Browsing Wikipedia in early 2024, you might have stumbled upon an article about Lake Moeris and encountered this opening paragraph. Chances are if you had, you’d have kept browsing. (If it had been me, I’d have clicked on endorheic, to discover what that word means.)
Lake Moeris (Ancient Greek: Μοῖρις, genitive Μοίριδος) is an ancient artificially-fed endorheic lake in the northwest of the Faiyum Oasis, 80 km (50 mi) southwest of Cairo, Egypt. In prehistory, it was a freshwater lake, with an area estimated to vary between 1,270 km2 (490 sq mi) and 1,700 km2 (660 sq mi).
If you came across that article today, after a student in Christine Johnson’s History of Ancient Egypt class at Western Washington University worked on the article, you would see something a little different. (The Dashboard’s article highlighting tool depicted here shows us what the student wrote.)

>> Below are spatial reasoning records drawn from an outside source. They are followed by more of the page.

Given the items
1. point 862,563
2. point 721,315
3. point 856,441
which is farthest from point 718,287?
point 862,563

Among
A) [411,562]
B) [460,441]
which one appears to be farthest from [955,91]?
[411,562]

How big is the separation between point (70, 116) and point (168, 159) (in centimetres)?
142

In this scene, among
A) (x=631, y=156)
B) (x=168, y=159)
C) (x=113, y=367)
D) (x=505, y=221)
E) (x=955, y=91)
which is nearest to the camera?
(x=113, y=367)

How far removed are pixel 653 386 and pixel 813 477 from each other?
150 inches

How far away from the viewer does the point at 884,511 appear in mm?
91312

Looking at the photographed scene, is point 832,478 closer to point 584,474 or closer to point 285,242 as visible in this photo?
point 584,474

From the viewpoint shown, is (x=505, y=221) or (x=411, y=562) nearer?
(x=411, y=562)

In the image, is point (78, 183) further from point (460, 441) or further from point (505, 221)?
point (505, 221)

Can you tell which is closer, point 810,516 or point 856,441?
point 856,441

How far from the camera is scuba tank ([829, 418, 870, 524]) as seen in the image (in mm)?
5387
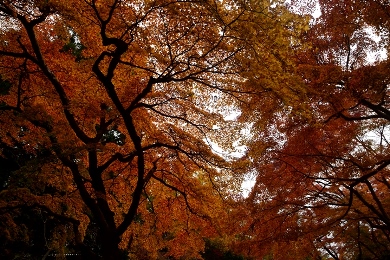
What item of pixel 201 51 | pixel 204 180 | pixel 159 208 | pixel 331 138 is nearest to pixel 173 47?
pixel 201 51

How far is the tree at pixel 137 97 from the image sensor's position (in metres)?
4.21

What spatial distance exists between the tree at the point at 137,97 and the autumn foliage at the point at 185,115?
0.03m

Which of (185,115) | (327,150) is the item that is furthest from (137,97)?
(327,150)

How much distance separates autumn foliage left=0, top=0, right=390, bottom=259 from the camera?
4.37 metres

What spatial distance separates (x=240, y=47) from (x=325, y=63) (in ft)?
8.04

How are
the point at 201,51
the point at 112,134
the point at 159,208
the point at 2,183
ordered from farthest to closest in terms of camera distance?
the point at 112,134 → the point at 2,183 → the point at 159,208 → the point at 201,51

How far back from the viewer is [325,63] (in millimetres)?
5977

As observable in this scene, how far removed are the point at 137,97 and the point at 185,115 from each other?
4.83 feet

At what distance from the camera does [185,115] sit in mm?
6781

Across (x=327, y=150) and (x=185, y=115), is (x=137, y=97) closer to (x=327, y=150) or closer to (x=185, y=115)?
(x=185, y=115)

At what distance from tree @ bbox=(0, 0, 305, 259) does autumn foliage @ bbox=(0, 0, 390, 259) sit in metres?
0.03

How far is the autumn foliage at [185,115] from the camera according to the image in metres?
A: 4.37

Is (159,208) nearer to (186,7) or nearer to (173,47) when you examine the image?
(173,47)

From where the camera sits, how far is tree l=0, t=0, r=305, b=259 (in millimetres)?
4215
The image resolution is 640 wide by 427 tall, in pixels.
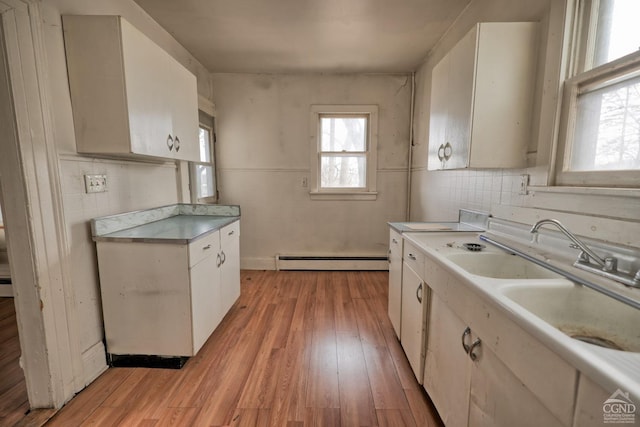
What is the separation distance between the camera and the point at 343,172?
3.69 metres

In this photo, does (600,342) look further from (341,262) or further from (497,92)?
(341,262)

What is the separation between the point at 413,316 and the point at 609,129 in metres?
1.32

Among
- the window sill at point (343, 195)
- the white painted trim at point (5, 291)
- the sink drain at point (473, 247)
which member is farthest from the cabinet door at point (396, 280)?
the white painted trim at point (5, 291)

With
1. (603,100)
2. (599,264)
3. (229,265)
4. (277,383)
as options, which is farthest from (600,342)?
(229,265)

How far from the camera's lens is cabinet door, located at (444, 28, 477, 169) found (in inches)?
60.7

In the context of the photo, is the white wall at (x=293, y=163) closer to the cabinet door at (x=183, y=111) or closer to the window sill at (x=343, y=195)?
the window sill at (x=343, y=195)

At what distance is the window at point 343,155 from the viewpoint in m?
3.58

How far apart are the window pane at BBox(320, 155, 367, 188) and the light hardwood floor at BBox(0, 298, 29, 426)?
3128 mm

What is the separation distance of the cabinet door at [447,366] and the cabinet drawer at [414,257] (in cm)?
19

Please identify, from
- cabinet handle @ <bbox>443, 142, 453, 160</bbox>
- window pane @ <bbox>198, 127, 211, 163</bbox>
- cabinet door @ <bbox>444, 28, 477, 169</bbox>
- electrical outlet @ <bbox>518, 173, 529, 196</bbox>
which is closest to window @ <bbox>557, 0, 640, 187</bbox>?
electrical outlet @ <bbox>518, 173, 529, 196</bbox>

Lake Moeris (Ancient Greek: Μοῖρις, genitive Μοίριδος) was an ancient endorheic freshwater lake located in the Faiyum Oasis, 80 km (50 mi) southwest of Cairo, Egypt, which persists today at a fraction of its former size as thehypersaline Lake Qarun (Arabic: بركة قارون).
If you’re anything like me, the phrase “persists today at a fraction of its former size” will catch your attention. What happened? And when?
Before the student expanded it, the Lake Moeris article was limited – a historical artifact, yet another snapshot of Ancient Egypt’s grandeur that could easily be lost amongst far grander accomplishments. The current article doesn’t just give readers a much more compelling history, it also lets them make inferences about the future.
The depth of history in the Nile Valley warrants the adjective “mind-boggling”. The scope of environmental change in the area is vast. Where else do you start an article by talking about the Messinian Salinity Crisis (a period 5.96 to 5.33 million years ago when the Mediterranean Sea dried up)?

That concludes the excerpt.